Now, add 15 microliters of the first master mix to a PCR tube and then add 10 nanograms, approximately two microliters of the template experimental DNA to the same tube. Bring the reaction up to a final volume of 25 microliters with nuclease-free water. Repeat these steps to produce the remaining five reactions, so that the tubes contain the components shown here. Now, transfer these reactions to a thermocycler with the block pre-heated to 98 degrees Celsius and then initiate the program. After completion of the PCR, remove the tubes from the machine. Then, load two microliters of each reaction mixed with two microliters of loading dye and four microliters of a molecular weight marker into consecutive wells of a 1% agarose gel. Set the gel to run at 150 volts for 20 minutes. Finally, visualize the gel using a UV illuminator.

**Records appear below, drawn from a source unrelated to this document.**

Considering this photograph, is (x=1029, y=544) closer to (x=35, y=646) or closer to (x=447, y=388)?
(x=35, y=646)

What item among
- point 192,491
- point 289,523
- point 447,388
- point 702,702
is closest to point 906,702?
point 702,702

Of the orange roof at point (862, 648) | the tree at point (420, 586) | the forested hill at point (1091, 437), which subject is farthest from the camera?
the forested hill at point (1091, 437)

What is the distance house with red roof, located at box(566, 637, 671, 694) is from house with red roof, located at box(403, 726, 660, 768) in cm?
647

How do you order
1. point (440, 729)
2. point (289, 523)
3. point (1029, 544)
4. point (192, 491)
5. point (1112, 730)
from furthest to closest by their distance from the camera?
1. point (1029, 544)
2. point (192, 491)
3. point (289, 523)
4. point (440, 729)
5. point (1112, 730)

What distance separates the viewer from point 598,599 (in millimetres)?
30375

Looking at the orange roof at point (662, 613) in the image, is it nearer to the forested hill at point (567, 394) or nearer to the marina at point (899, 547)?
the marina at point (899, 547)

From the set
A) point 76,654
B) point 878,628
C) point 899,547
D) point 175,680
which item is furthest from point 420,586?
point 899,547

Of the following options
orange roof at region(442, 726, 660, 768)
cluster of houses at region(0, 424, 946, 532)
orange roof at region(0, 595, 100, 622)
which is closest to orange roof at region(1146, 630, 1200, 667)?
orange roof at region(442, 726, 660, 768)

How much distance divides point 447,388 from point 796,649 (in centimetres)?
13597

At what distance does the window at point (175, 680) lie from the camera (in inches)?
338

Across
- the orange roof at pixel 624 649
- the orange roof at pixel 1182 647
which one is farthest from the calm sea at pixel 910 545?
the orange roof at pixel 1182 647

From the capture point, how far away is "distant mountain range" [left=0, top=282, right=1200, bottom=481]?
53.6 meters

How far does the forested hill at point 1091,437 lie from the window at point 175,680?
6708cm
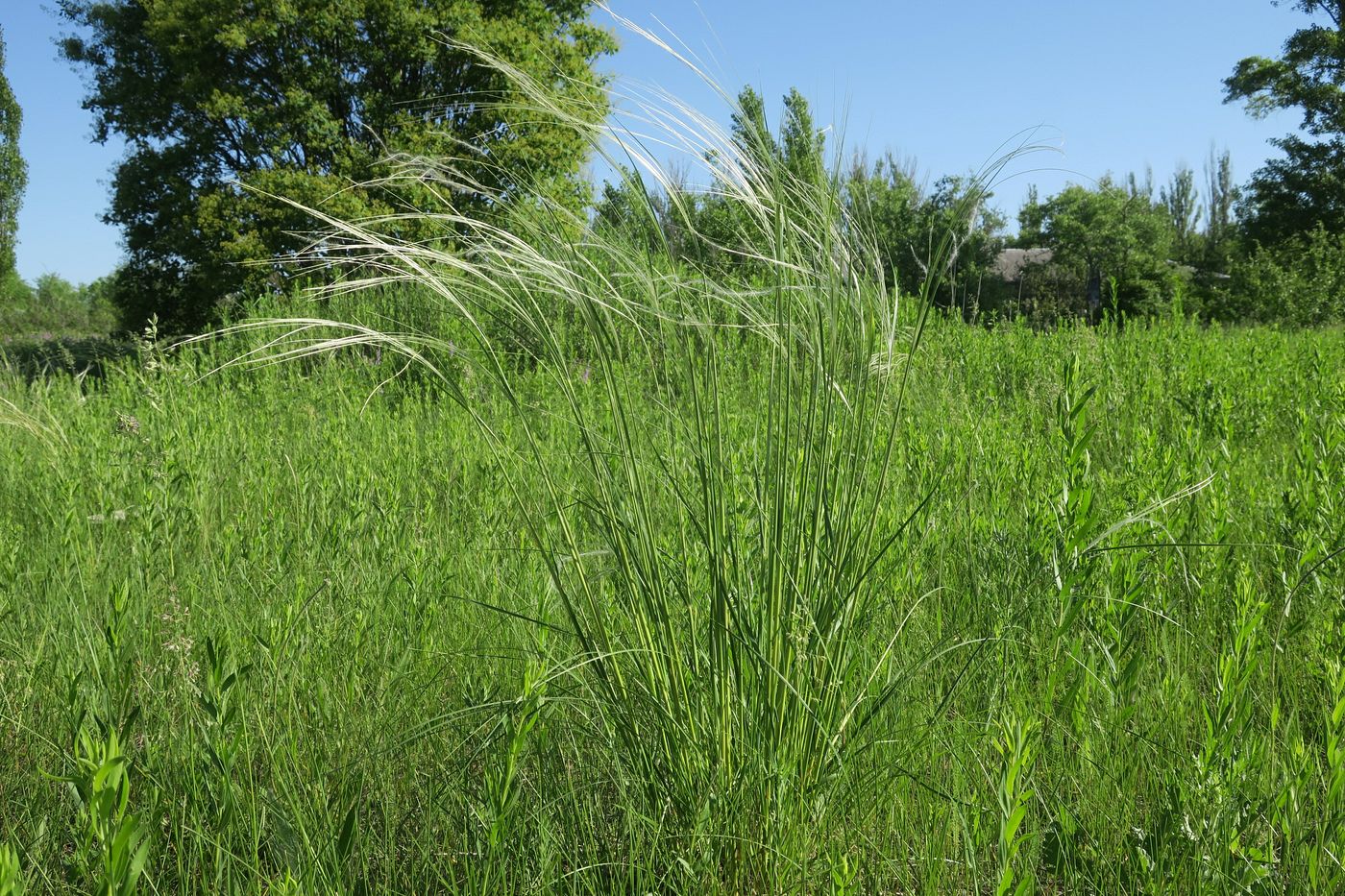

In this experiment, the successful transfer of the ampicillin resistance gene via conjugation was confirmed via PCR. Here, a roughly 500 base pair sized band should be observed in the well containing the conjugated DNA and ampicillin primers, well two in this example. A housekeeping gene, DNA gyrase B, was loaded into wells three and five with conjugated DNA and recipient cell DNA, respectively. Bands observed in these wells act as a positive control to ensure the DNA template was present and that PCR was successful. Bands should not be observed in the well containing the reaction for recipient cell DNA and the ampicillin primer pair, well four in this example, because the recipient cells are not ampicillin-resistant. Additionally, no bands should be observed in the reactions lacking template DNA, wells six and seven here. If these conditions are met, this will confirm the successful transfer of the ampicillin resistance gene, conferring ampicillin resistance from the WM3064 strain of E. coli to the J53 strain of E. coli.